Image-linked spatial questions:

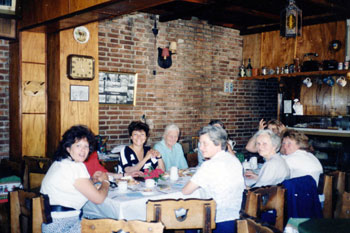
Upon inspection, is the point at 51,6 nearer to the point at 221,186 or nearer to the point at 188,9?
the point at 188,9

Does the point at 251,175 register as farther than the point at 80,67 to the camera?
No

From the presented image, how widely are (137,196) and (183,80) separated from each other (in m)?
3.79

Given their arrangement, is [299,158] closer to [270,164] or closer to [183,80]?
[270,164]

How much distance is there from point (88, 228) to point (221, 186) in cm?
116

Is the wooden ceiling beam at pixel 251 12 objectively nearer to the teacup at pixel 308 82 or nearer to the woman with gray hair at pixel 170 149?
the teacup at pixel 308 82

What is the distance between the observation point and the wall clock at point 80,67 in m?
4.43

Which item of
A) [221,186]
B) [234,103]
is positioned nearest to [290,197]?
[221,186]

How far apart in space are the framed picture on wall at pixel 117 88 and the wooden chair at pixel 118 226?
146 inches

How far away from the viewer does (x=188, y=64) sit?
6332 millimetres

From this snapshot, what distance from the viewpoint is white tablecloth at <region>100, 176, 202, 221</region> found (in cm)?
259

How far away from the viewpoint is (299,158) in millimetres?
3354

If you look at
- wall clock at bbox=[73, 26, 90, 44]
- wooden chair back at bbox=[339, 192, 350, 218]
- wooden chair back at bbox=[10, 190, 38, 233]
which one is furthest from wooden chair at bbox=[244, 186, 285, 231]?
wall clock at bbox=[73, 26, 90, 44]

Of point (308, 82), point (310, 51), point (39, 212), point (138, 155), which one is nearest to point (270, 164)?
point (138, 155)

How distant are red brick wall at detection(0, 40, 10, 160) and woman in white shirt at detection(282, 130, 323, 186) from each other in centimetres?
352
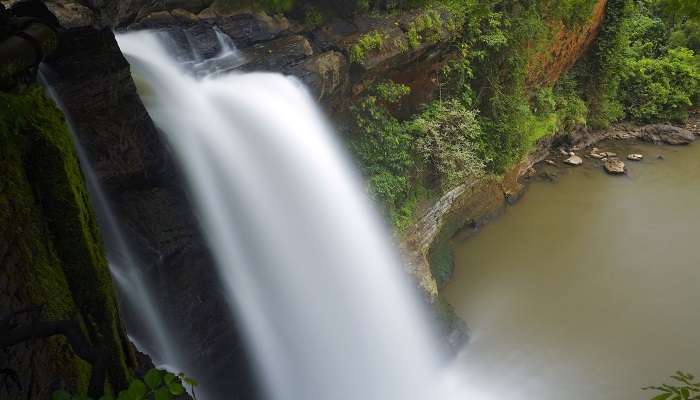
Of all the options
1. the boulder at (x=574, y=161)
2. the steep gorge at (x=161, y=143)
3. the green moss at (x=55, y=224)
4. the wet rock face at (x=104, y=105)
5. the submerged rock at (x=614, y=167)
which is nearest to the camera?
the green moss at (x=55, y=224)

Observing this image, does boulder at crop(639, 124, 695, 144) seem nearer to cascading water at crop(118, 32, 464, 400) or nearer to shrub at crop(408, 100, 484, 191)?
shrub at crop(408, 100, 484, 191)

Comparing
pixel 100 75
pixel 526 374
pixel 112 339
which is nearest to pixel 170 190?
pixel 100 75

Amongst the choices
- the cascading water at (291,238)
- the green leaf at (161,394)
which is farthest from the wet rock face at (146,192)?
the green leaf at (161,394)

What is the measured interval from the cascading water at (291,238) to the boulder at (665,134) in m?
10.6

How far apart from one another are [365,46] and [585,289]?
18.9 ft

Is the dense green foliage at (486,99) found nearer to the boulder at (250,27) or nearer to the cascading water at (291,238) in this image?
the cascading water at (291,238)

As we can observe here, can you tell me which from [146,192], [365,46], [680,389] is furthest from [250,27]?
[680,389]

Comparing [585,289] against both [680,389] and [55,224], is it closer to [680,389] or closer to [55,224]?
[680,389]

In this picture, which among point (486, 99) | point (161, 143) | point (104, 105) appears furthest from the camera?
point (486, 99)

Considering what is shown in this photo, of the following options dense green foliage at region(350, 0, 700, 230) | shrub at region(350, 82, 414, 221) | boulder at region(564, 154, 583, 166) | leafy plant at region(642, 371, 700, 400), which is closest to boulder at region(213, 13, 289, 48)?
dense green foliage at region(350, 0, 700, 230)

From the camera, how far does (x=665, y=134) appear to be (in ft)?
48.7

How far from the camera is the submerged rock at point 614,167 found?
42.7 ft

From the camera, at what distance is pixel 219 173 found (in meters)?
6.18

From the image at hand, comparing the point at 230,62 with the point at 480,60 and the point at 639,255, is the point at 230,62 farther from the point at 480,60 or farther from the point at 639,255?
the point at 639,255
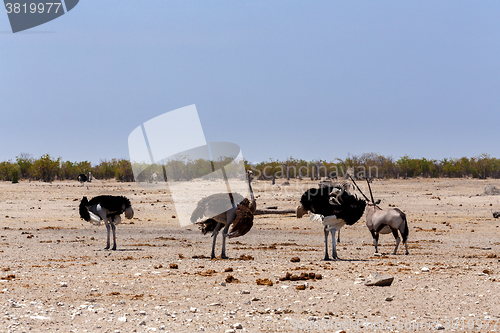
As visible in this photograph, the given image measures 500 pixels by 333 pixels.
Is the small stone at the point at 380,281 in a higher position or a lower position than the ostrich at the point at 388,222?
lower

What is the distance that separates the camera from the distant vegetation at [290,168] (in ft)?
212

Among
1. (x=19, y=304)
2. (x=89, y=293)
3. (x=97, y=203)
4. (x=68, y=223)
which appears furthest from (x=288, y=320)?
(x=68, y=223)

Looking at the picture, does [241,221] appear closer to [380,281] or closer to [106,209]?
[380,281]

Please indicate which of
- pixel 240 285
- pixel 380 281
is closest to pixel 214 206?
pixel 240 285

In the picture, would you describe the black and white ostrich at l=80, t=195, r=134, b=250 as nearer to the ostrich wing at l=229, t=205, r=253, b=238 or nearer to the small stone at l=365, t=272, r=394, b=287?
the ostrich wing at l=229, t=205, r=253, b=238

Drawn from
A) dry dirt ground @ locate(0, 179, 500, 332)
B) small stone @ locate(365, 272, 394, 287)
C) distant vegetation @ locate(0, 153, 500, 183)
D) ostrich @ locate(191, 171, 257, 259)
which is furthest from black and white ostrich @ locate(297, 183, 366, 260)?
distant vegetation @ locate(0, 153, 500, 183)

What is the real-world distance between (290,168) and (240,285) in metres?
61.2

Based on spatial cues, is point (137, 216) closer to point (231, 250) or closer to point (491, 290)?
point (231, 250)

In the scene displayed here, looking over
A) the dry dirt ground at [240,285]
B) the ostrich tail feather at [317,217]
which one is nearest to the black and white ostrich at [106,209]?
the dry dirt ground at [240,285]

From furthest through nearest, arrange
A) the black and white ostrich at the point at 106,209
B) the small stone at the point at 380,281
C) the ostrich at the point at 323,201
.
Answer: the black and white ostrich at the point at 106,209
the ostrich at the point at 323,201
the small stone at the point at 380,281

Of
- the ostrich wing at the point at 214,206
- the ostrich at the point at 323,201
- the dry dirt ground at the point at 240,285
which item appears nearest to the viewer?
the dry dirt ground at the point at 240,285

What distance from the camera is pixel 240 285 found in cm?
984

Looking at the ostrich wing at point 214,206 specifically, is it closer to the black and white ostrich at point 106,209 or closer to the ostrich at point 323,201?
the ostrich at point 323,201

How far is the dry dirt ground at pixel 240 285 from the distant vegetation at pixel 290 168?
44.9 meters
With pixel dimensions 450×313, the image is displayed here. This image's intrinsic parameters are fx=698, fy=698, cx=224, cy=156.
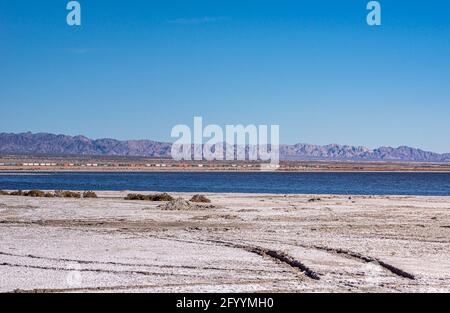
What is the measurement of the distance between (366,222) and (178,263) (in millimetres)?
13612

• [WHAT IS EXPECTED]: Output the records above exactly as they are, leaving out the pictures.

• [TASK SOLUTION]:
Upon inspection, is the point at 51,6 nearer to the point at 221,186 or nearer to the point at 188,9?
the point at 188,9

Does the point at 251,175 register as farther than the point at 80,67 to the camera?
No

From the presented image, how widely are (137,196) and (183,80) separated from each other (in m)?
3.79

Given their arrangement, is [299,158] closer to [270,164] or closer to [183,80]?
[270,164]

How much distance is there from point (88, 228) to point (221, 186) in cm?
116

Is the wooden ceiling beam at pixel 251 12 objectively nearer to the teacup at pixel 308 82 or nearer to the woman with gray hair at pixel 170 149?
the teacup at pixel 308 82

What is the distance between the observation point and the wall clock at point 80,67 in m?
4.43

Which item of
A) [221,186]
B) [234,103]
is positioned nearest to [290,197]?
[221,186]

How far apart in space are the framed picture on wall at pixel 117 88 and the wooden chair at pixel 118 226?
146 inches

How far away from the viewer does (x=188, y=64) sit?
6332 millimetres

From this snapshot, what distance from the viewpoint is white tablecloth at <region>100, 176, 202, 221</region> found (in cm)?
259

How far away from the viewpoint is (299,158) in millimetres?
3354

If you look at
- wall clock at bbox=[73, 26, 90, 44]
- wooden chair back at bbox=[339, 192, 350, 218]
- wooden chair back at bbox=[10, 190, 38, 233]
which one is furthest from wooden chair at bbox=[244, 186, 285, 231]?
wall clock at bbox=[73, 26, 90, 44]

Of point (308, 82), point (310, 51), point (39, 212), point (138, 155), which one is nearest to point (270, 164)?
point (138, 155)

How distant are red brick wall at detection(0, 40, 10, 160) and woman in white shirt at detection(282, 130, 323, 186) from each other in centimetres?
352
Of all the options
1. the boulder at (x=574, y=161)
2. the steep gorge at (x=161, y=143)
3. the green moss at (x=55, y=224)
4. the wet rock face at (x=104, y=105)
5. the submerged rock at (x=614, y=167)
which is nearest to the camera?
the green moss at (x=55, y=224)

Observing this image, does boulder at crop(639, 124, 695, 144) seem nearer to cascading water at crop(118, 32, 464, 400) or nearer to shrub at crop(408, 100, 484, 191)?
shrub at crop(408, 100, 484, 191)

Comparing
pixel 100 75
pixel 526 374
pixel 112 339
which is nearest to pixel 170 190?
pixel 100 75

Amongst the choices
- the cascading water at (291,238)
- the green leaf at (161,394)
which is farthest from the wet rock face at (146,192)?
the green leaf at (161,394)

What is the measured interval from the cascading water at (291,238) to the boulder at (665,134) in m?
10.6

How far apart from one another are [365,46] and [585,289]?
18.9 ft

Is the dense green foliage at (486,99) found nearer to the boulder at (250,27) or nearer to the cascading water at (291,238) in this image?
the cascading water at (291,238)

As we can observe here, can you tell me which from [146,192], [365,46], [680,389] is furthest from [250,27]?
[680,389]

Comparing [585,289] against both [680,389] and [55,224], is it closer to [680,389] or closer to [55,224]?
[680,389]

In this picture, which among point (486, 99) | point (161, 143) | point (104, 105) appears furthest from the camera?
point (486, 99)

Considering what is shown in this photo, of the following options dense green foliage at region(350, 0, 700, 230) | shrub at region(350, 82, 414, 221) | boulder at region(564, 154, 583, 166) | leafy plant at region(642, 371, 700, 400), which is closest to boulder at region(213, 13, 289, 48)?
dense green foliage at region(350, 0, 700, 230)

From the camera, how far does (x=665, y=134) appear to be (in ft)?
48.7

How far from the camera is the submerged rock at point 614,167 found?
42.7 ft

From the camera, at what distance is pixel 219 173 found (in meters)?
6.18

From the image at hand, comparing the point at 230,62 with the point at 480,60 and the point at 639,255, is the point at 230,62 farther from the point at 480,60 or farther from the point at 639,255?
the point at 639,255
As visible in this photograph, the given image measures 500 pixels by 333 pixels.
Is the small stone at the point at 380,281 in a higher position or a lower position than the ostrich at the point at 388,222?
lower

What is the distance that separates the camera from the distant vegetation at [290,168] (in ft)?
212

Among
1. (x=19, y=304)
2. (x=89, y=293)
3. (x=97, y=203)
4. (x=68, y=223)
which appears furthest from (x=288, y=320)?
(x=68, y=223)

Looking at the picture, does [241,221] appear closer to [380,281] or closer to [106,209]?
[380,281]

Please indicate which of
- pixel 240 285
- pixel 380 281
is closest to pixel 214 206?
pixel 240 285

In the picture, would you describe the black and white ostrich at l=80, t=195, r=134, b=250 as nearer to the ostrich wing at l=229, t=205, r=253, b=238 or nearer to the small stone at l=365, t=272, r=394, b=287?
the ostrich wing at l=229, t=205, r=253, b=238

Drawn from
A) dry dirt ground @ locate(0, 179, 500, 332)
B) small stone @ locate(365, 272, 394, 287)
C) distant vegetation @ locate(0, 153, 500, 183)
D) ostrich @ locate(191, 171, 257, 259)
which is furthest from black and white ostrich @ locate(297, 183, 366, 260)?
distant vegetation @ locate(0, 153, 500, 183)

What is the real-world distance between (290,168) and (240,285) in metres?
61.2

Based on spatial cues, is point (137, 216) closer to point (231, 250) or closer to point (491, 290)?
point (231, 250)

In the scene displayed here, looking over
A) the dry dirt ground at [240,285]
B) the ostrich tail feather at [317,217]
which one is nearest to the black and white ostrich at [106,209]?
the dry dirt ground at [240,285]

From furthest through nearest, arrange
A) the black and white ostrich at the point at 106,209
B) the small stone at the point at 380,281
C) the ostrich at the point at 323,201
.
Answer: the black and white ostrich at the point at 106,209
the ostrich at the point at 323,201
the small stone at the point at 380,281

Of
- the ostrich wing at the point at 214,206
- the ostrich at the point at 323,201
- the dry dirt ground at the point at 240,285
which item appears nearest to the viewer?
the dry dirt ground at the point at 240,285

What distance from the camera is pixel 240 285 found in cm?
984

Looking at the ostrich wing at point 214,206 specifically, is it closer to the black and white ostrich at point 106,209 or closer to the ostrich at point 323,201?
the ostrich at point 323,201

How far is the dry dirt ground at pixel 240 285 from the distant vegetation at pixel 290 168?
44.9 meters
With pixel dimensions 450×313, the image is displayed here. This image's intrinsic parameters are fx=698, fy=698, cx=224, cy=156.
What is the measurement of the distance between (366,222) and (178,263) (in millimetres)?
13612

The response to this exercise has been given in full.